Julián Carax ya no era alumno del colegio de San Gabriel. Su presencia en el recinto, las aulas o incluso los jardines estaba terminantemente prohibida. Sus útiles, libros de texto y todas las pertenencias pasaban a ser propiedad del colegio.

– El término técnico es expulsión fulminante -resumió el padre Romanones.

– ¿Puedo preguntar la causa?

– Se me ocurren una docena, pero estoy seguro de que tú sabrás escoger la más idónea. Buenos días, Carax. Suerte en la vida. La vas a necesitar.

A una treintena de metros, en el patio de las fuentes, un grupo de alumnos le observaba. Algunos reían, haciendo un gesto de despedida con la mano. Otros le observaban con extrañeza y compasión. Sólo uno le sonreía con tristeza: su amigo Miquel Moliner, que se limitó a asentir y a murmurar en silencio palabras que Julián creyó leer en el aire. «Hasta el domingo.»

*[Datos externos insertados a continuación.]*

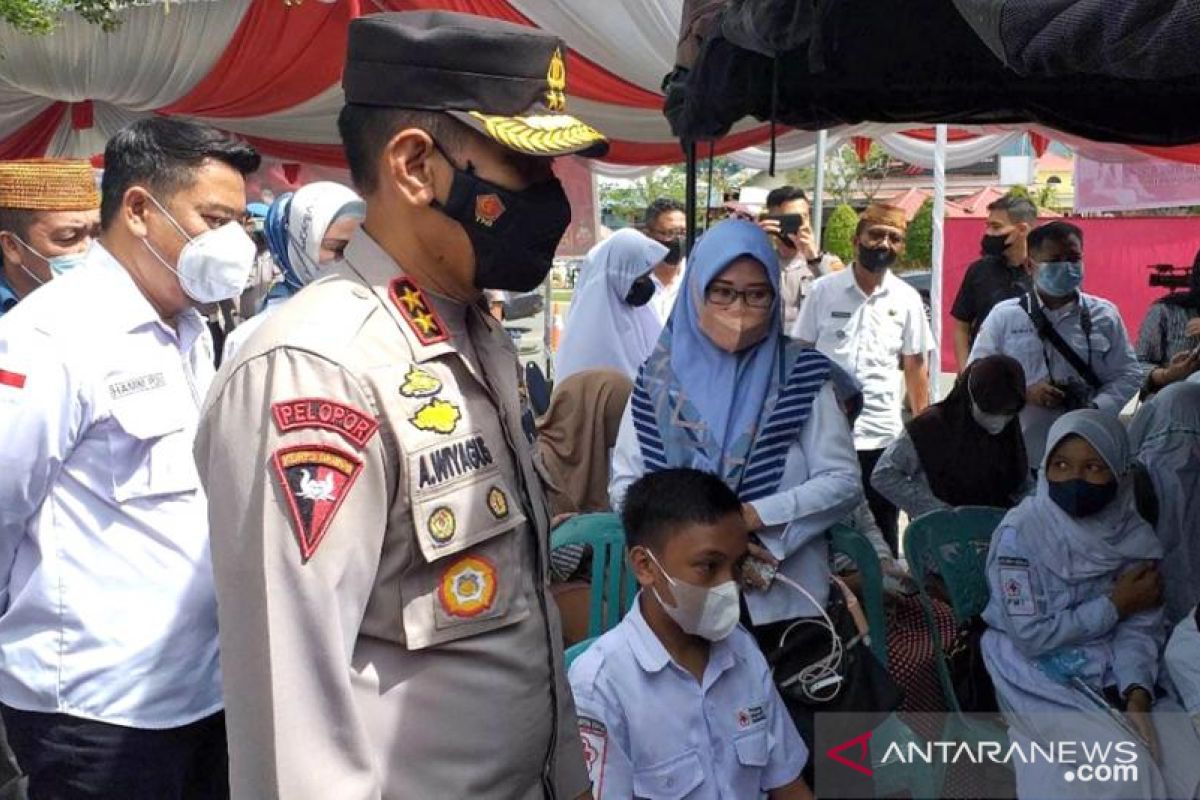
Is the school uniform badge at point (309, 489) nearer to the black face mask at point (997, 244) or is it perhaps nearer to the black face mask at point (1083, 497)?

Al regresar al piso de la Ronda de San Antonio, Julián advirtió que el Mercedes Benz de don Ricardo Aldaya estaba parado frente a la sombrerería. Se detuvo en la esquina y esperó. Al poco, don Ricardo salió de la tienda de su padre y se introdujo en el coche. Julián se ocultó en un portal hasta que hubo desaparecido rumbo a la plaza Universidad. Sólo entonces se apresuró a subir la escalera hasta su casa. Su madre Sophie le esperaba allí, prendida de lágrimas.